Newly released surveillance video shows a high school football coach disarming a student who was carrying a loaded shotgun.
The pair then embrace.
The footage was captured at Parkrose High School in Oregon in May.
The student, 18-year-old Angel Granados-Diaz, had a mental breakdown and took a shotgun with one shell loaded to school.
Keanon Lowe, the coach, entered a classroom. The student soon followed. Several seconds later, Lowe and the student are back in the hallway and hugging.
Lowe disarms Granados-Diaz and gives the gun to another teacher, who departs as Lowe keeps speaking to the student.
“I saw the look on his face, the look in his eyes, I looked at the gun, I realized it was a real gun and then my instincts just took over,” Lowe, 27, said.
“I lunged for the gun, put two hands on the gun and he had his two hands on the gun and obviously the students are running out of the classroom.”

Lowe said the moments he and Granados-Diaz had together until police arrived were emotional.
“It was emotional for him, it was emotional for me. In that time, I felt compassion for him.

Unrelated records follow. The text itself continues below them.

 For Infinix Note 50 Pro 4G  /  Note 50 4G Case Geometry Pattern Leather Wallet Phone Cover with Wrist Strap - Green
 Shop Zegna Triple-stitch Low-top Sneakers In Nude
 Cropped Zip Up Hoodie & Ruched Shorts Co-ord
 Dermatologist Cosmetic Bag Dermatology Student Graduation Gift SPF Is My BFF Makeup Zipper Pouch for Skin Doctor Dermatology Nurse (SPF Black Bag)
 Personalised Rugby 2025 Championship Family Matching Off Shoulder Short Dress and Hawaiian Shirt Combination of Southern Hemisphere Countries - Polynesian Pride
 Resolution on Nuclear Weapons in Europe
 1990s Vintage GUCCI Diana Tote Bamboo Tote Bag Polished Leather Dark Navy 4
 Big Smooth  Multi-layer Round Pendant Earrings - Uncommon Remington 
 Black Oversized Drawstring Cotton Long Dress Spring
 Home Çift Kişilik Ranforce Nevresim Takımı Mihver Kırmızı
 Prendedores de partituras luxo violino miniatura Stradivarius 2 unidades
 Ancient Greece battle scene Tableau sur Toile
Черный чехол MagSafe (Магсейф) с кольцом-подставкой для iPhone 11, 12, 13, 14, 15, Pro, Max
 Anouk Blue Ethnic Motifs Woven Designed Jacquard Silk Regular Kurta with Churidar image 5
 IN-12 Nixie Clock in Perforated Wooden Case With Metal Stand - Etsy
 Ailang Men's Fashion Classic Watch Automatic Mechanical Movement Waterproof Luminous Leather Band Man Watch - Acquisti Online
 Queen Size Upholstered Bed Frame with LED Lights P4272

A lot of times, especially when you’re young, you don’t realize what you’re doing until it’s over,” Lowe said.
“I told him I was there to save him, I was there for a reason and this was a life worth living.”
Lowe used to work for the San Francisco 49ers, an NFL team.

Granados-Diaz initially pleaded not guilty.
Granados-Diaz was drunk when he went to school that day in May, his attorney Adam Thayne said.
Prosecutors said the teen never pointed the shotgun at anyone but himself and that he made suicidal statements.